# TC3: Ein SPS-Projekt mittels PLCopen XML exportieren und in C# analysieren



## Stirni (8 September 2018)

Hallo liebe Gemeinde,

ich habe folgende Frage:
Ich möchte mein erstelltes SPS-Projekt, welches ich mit PLCopen XML exportiert habe, in einer C#-Anwendung analysieren, d.h.
z.B. dass alle Funktionsbausteine als Klassen vorhanden sind, usw.

Ich weiß allerdings nicht genau, wie ich die XML-Datei in mein C#-Projekt einbinden kann.

Ich habe schon versucht, das PLCopen XML-Schema in mein Projekt zu importieren und das XML-Projekt zu serialisieren.
Allerdings kommt immer eine Fehlermeldung, dass das Dokument einen Fehler aufweißt und somit nicht serialisiert werden konnte.

Kann mir bitte jmd.
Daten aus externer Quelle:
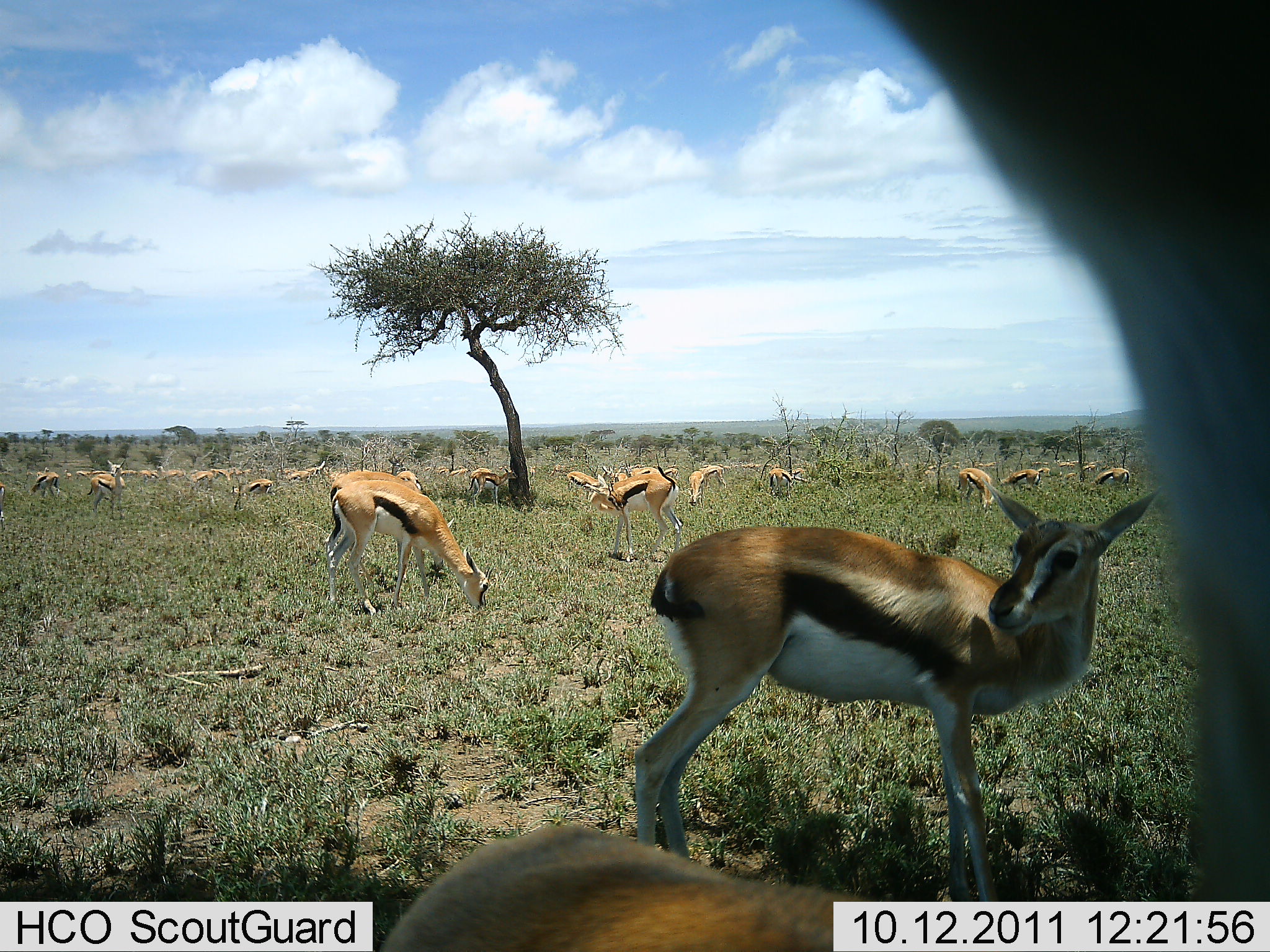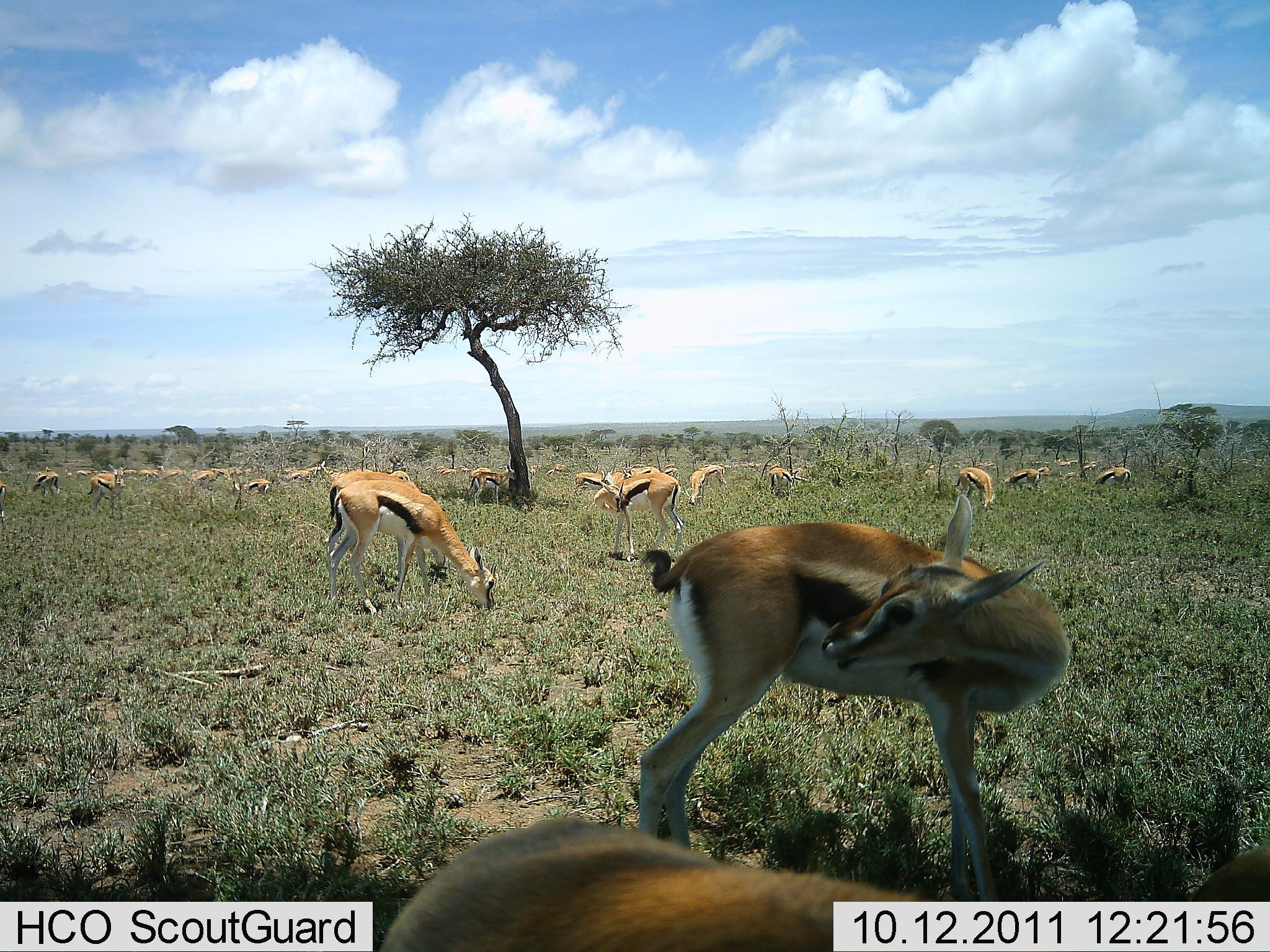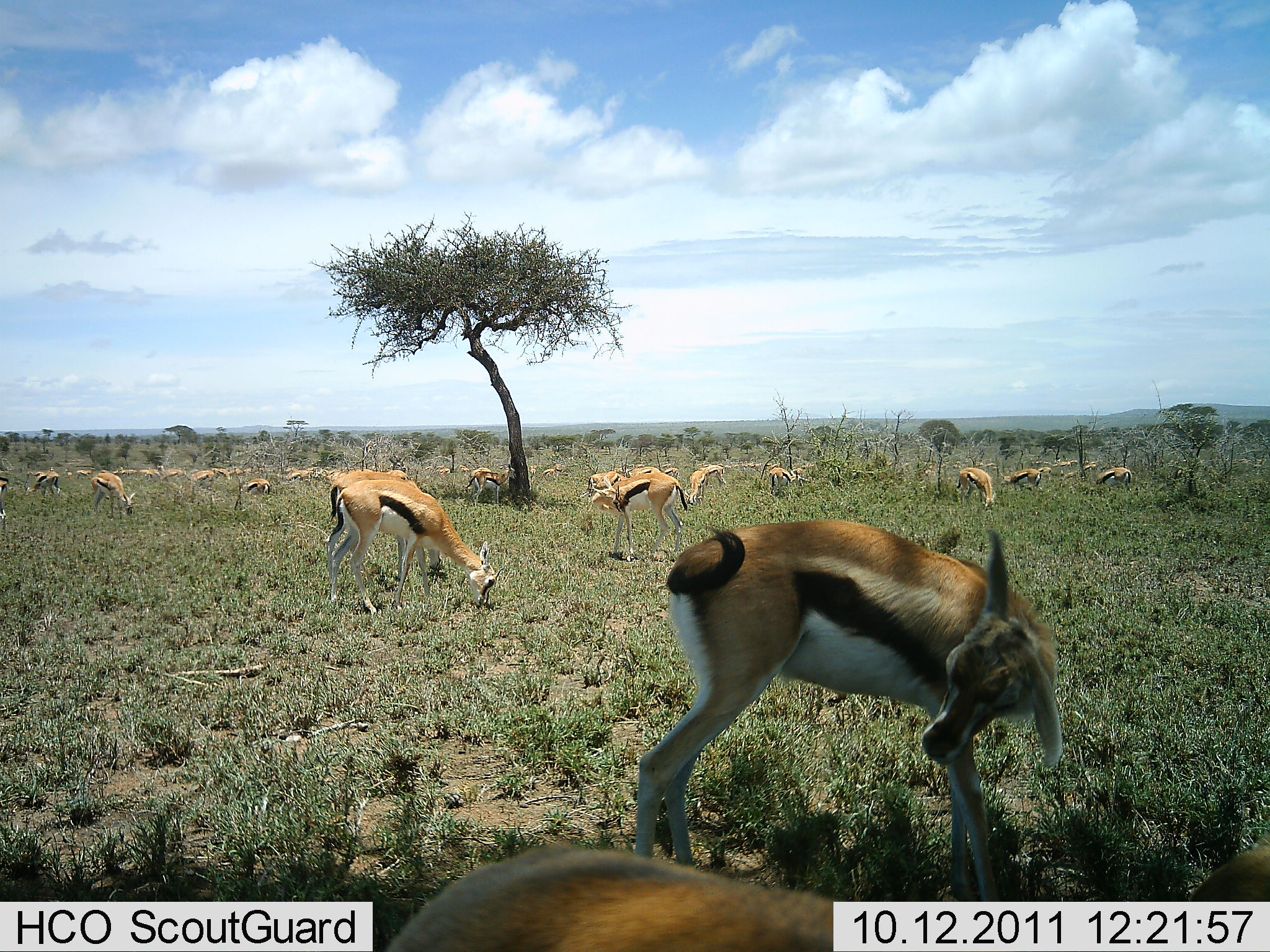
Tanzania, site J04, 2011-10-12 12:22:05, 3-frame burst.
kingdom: Animalia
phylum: Chordata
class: Mammalia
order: Artiodactyla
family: Bovidae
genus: Eudorcas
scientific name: Eudorcas thomsonii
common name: thomson's gazelle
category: gazellethomsons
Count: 11-50.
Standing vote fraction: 64%.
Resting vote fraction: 0%.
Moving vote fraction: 9%.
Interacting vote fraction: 0%.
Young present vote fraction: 27%.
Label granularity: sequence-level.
GENAU beschreiben, welche Schritte ich unternehmen muss, um mein SPS-Projekt in C# zu importieren?


Vielen Dank.

EDIT: Beitrag ist aus Versehen in eine falsche Rubrik gelangt, bitte verschieben.

-Stirni


----------



## Sitenia (10 September 2018)

Hallo Stirni,

deine Aussage, dass ein Fehler auftritt ist recht allgemein gehalten. Vielleicht kannst du die betreffenden Zeilen für die der Fehler gemeldet wird mal posten. Einer der typischsten Fehler an dieser Stelle ist, den falschen oder gar keinen Namespace im XML-Dokument zu verwenden oder auch bei der Serialisierung den Namespace falsch zu wählen. Eventuell wurde auch die falsche PLCOpenXML-Version verwendet, um die Objektstruktur für das Serialisieren/Deserialisieren zu erstellen.

Eventuell auch einfach mal auf der Exception anhalten und schauen, was wie die InnerException an Details verrät. Wenn sowas in der Art kommt:

<project xmlns=''> was not expected.

dann auf jeden Fall nochmal die Namespaces kontrollieren.

Grüße,
Sitenia


----------